The other night my daughter asked to make something special for dessert. She didn’t have any clear ideas—she just wanted to cook.
“Well,” I said, “there’s grape filling in the fridge…. Oh, I have an idea! Watch this.” And then we proceeded to beat cream cheese and whip cream and thicken grapes and toast graham crackers.
I instructed her to get the wine glasses from the cupboard and showed her how to fill them—a blob of cream cheese, a plop of grape sauce, a sprinkling of crackers—repeating the layers until everything was used up.

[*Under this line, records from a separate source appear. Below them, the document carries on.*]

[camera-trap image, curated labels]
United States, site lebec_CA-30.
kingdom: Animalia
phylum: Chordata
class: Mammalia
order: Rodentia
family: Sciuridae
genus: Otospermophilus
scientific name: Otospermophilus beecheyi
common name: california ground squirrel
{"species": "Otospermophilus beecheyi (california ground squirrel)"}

It ended up looking like a put-together dessert rather than the hodge-podge of ingredients that it was. It tasted right classy, too—rich, fruity, and cool.
Grape Parfaits
This looks a lot more complex than it actually is. I was just winging it—no recipe and no measurements, using up what I had on hand.

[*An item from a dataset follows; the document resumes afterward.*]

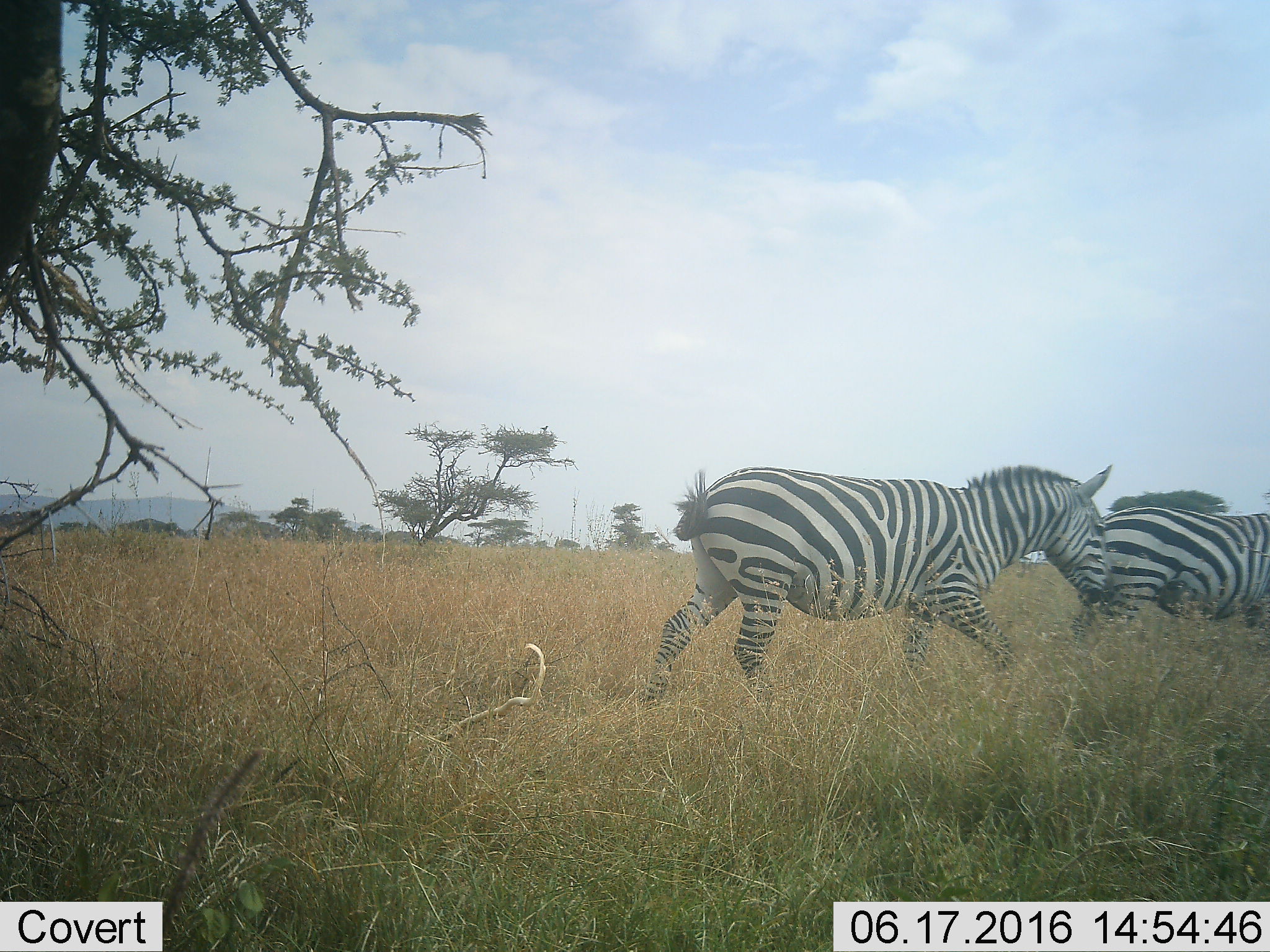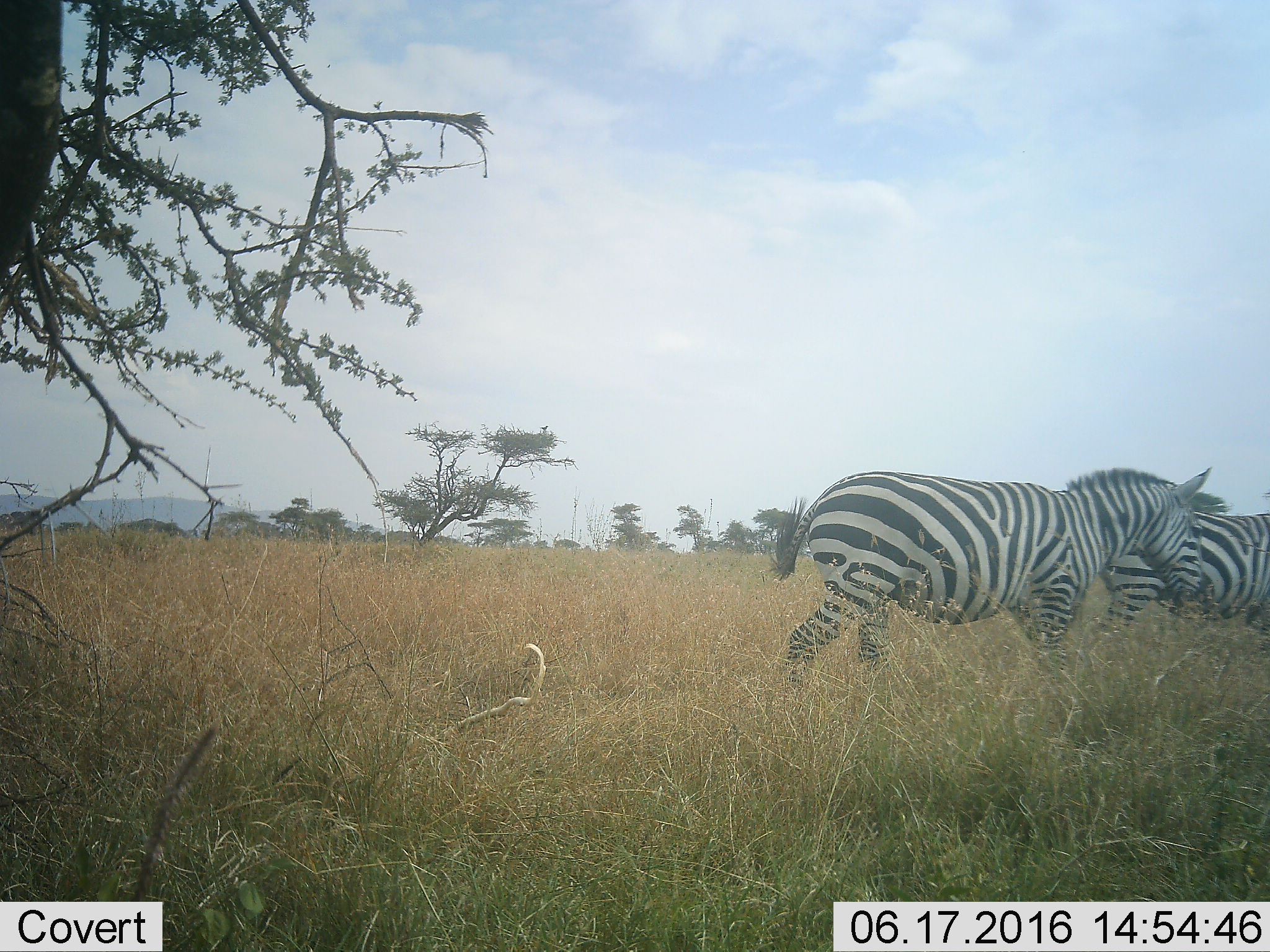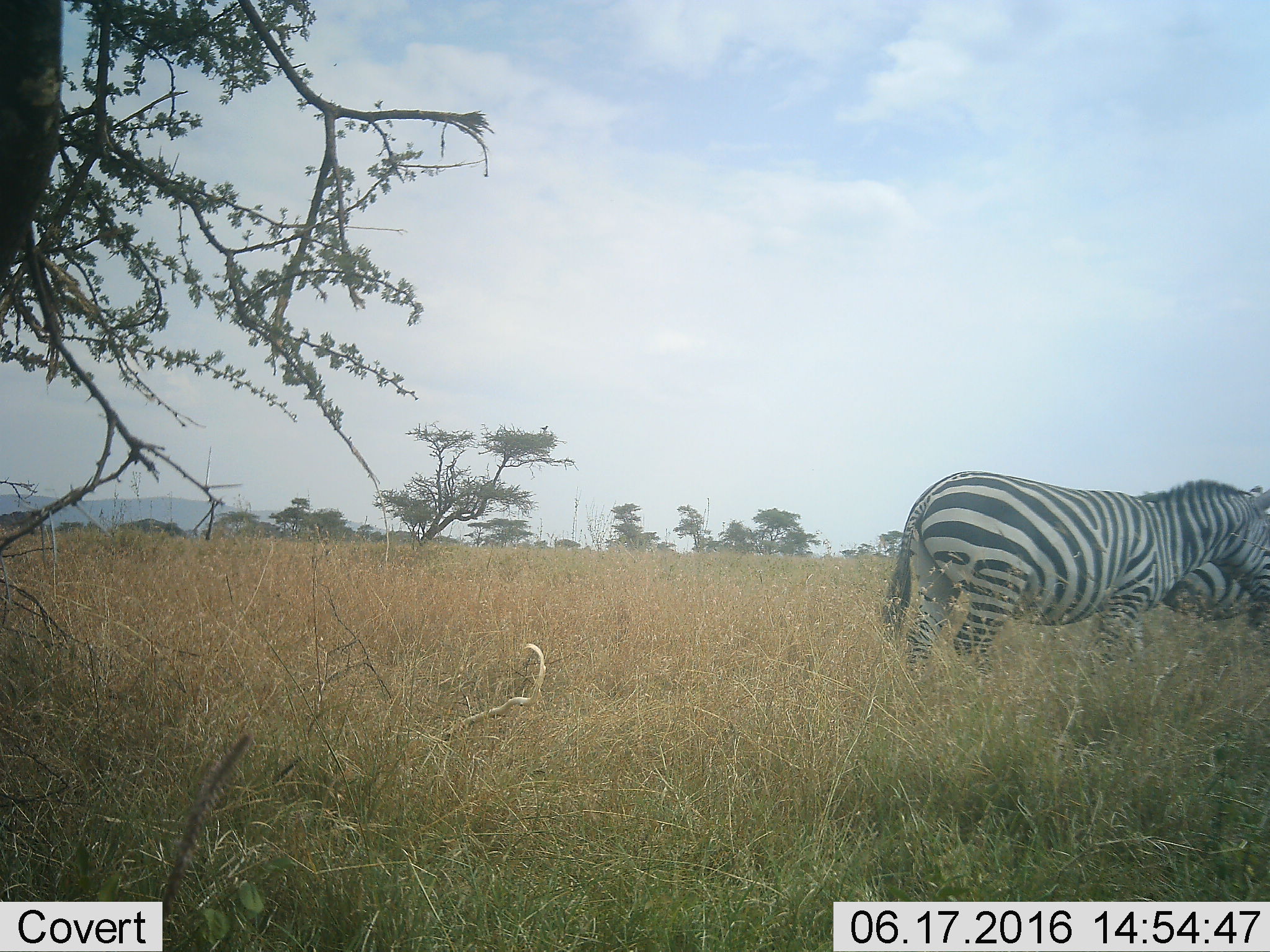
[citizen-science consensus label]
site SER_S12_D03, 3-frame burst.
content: unidentified animal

No grape filling? Sub in another pie filling such as sour cherry, blueberry, rhubarb and strawberry, apricot, etc.
For the grape filling:
2 cups of grape sauce, skins in, seeds removed
1-2 tablespoons Therm-Flo or cornstarch
½ cup sugar
Combine everything and bring to a boil over medium heat, stirring constantly. Remove from heat and chill.
For the cream cheese:
8 ounces cream cheese
½ cup confectioner’s sugar
1 teaspoon vanilla
1 cup whipping cream
Whip the cream. In a separate bowl, cream together the cream cheese, confectioner’s sugar, and vanilla. Fold in the whipped cream.
For the graham cracker crumbs:
1 ½ packages graham crackers, ground into crumbs
2 tablespoons sugar
4 tablespoons butter
Melt the butter in a skillet. Add the graham cracker crumbs and sugar. Cook, stirring constantly, until the crumbs are toasty and a couple shades darker. Immediately remove from the skillet so they don’t burn.
To assemble:
Get out 6 to 8 of your fanciest goblets. Put a spoonful of cream cheese mixture in each, then a spoonful of grape sauce, and then a sprinkling of graham cracker crumbs. Repeat the process until all the components are used up or the glasses are full, whichever comes first.

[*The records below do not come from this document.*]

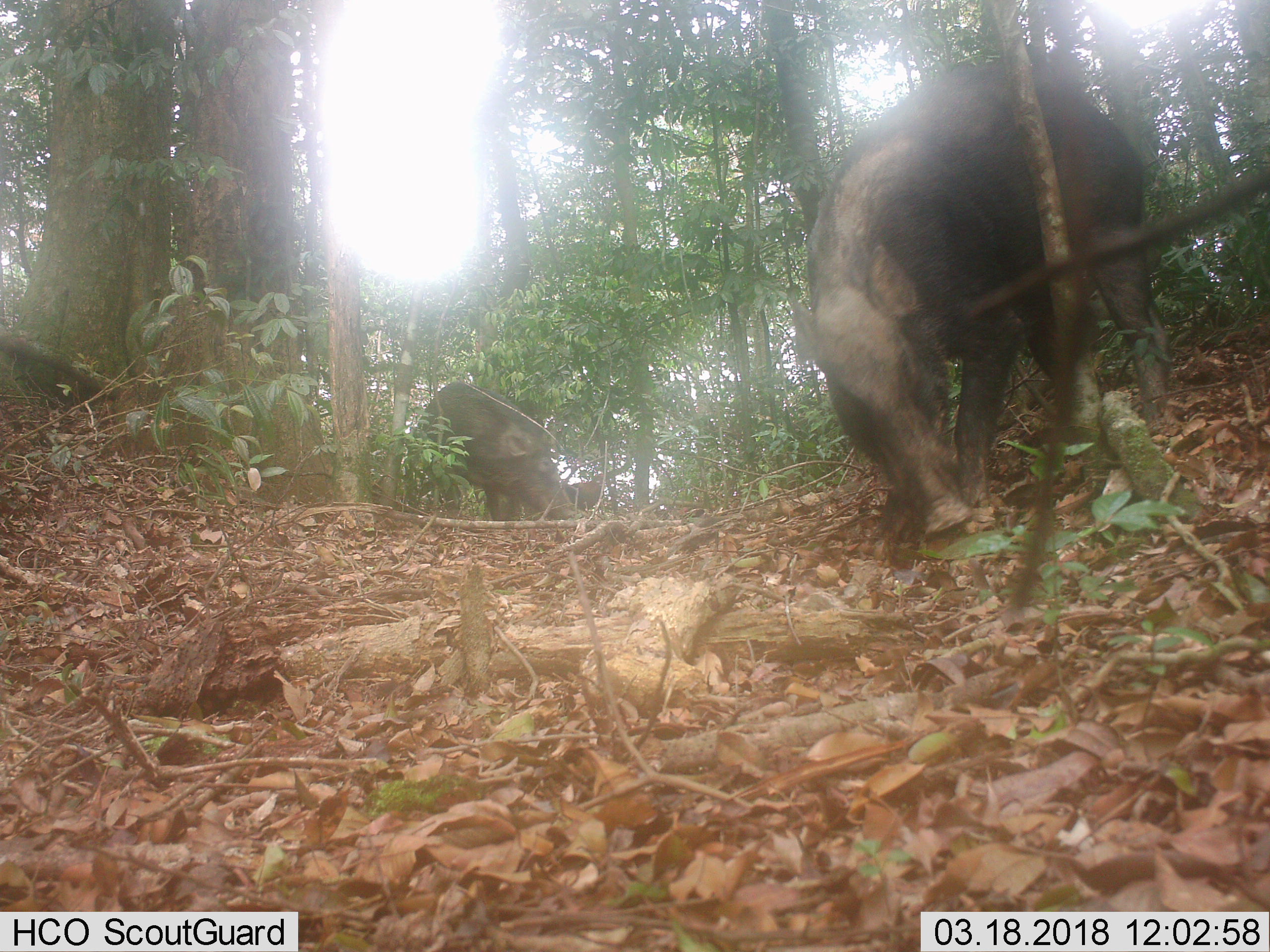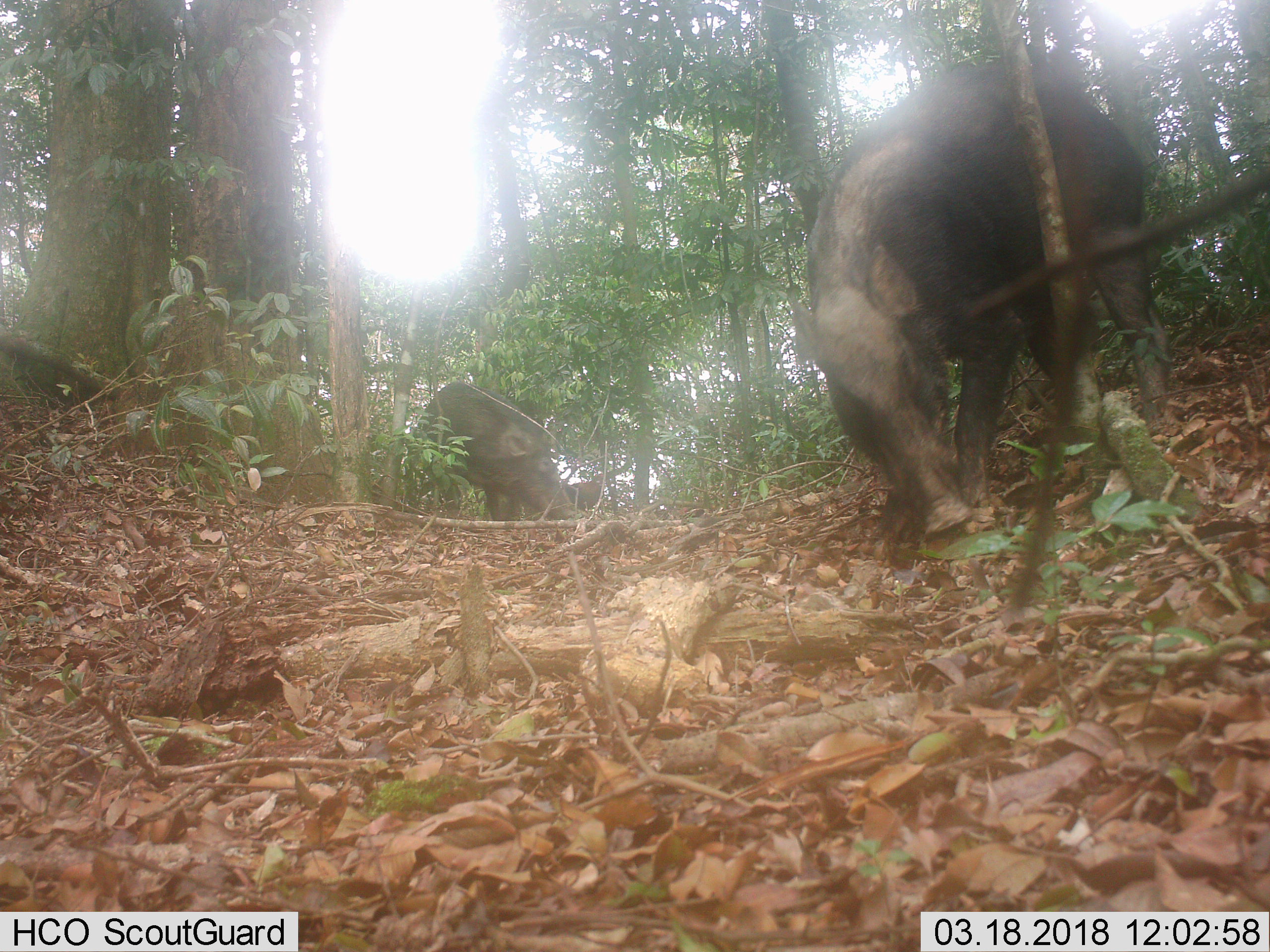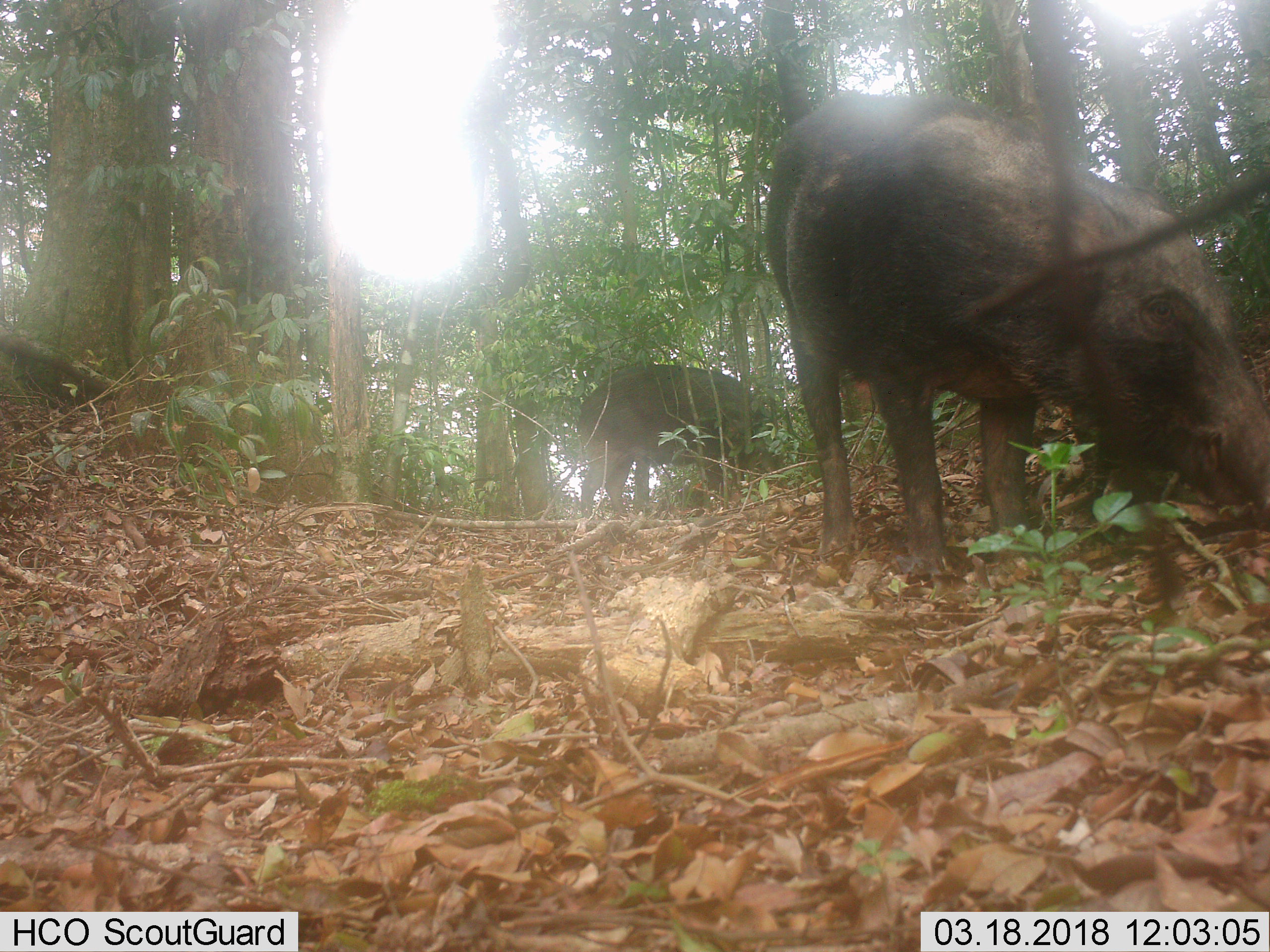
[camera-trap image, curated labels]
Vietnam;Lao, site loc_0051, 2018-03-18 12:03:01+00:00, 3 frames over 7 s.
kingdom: Animalia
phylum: Chordata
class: Aves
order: Galliformes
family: Phasianidae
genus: Gallus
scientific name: Gallus gallus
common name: red junglefowl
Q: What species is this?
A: Red junglefowl (Gallus gallus).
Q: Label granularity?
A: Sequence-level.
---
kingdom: Animalia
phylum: Chordata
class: Mammalia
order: Artiodactyla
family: Suidae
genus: Sus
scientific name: Sus scrofa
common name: eurasian wild pig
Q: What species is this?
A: Eurasian wild pig (Sus scrofa).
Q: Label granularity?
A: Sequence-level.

This same time, years previous: chocolate yogurt cake, roasted tomato sauce, pasta with sauteed peppers and onions
6 Comments
sk
I'm making this for Rhona tomorrow, wheee. (Toasting the crumbs in the oven–a whole stick of butter, sugar, two cups crumbs.)
the domestic fringe
Um, that looks amazing. So pretty and I can bet yummy too.
~FringeGirl
The Michelle Show
Sooo easy and looks fancy! This is the perfect dessert to make with little ones for sure.
Mrs. Oat
How often do you have to grocery shop? Seems like you prepare a lot from scratch and have a big stock of goodies. But you surely shop at some point?
Jennifer Jo
Good question! I am making note of it and will turn the answer into a future blog post.
Margo
I'm sure the fancy glasses added to The Dessert effect! My kids would love this, and I love the idea of turning them loose with assembly.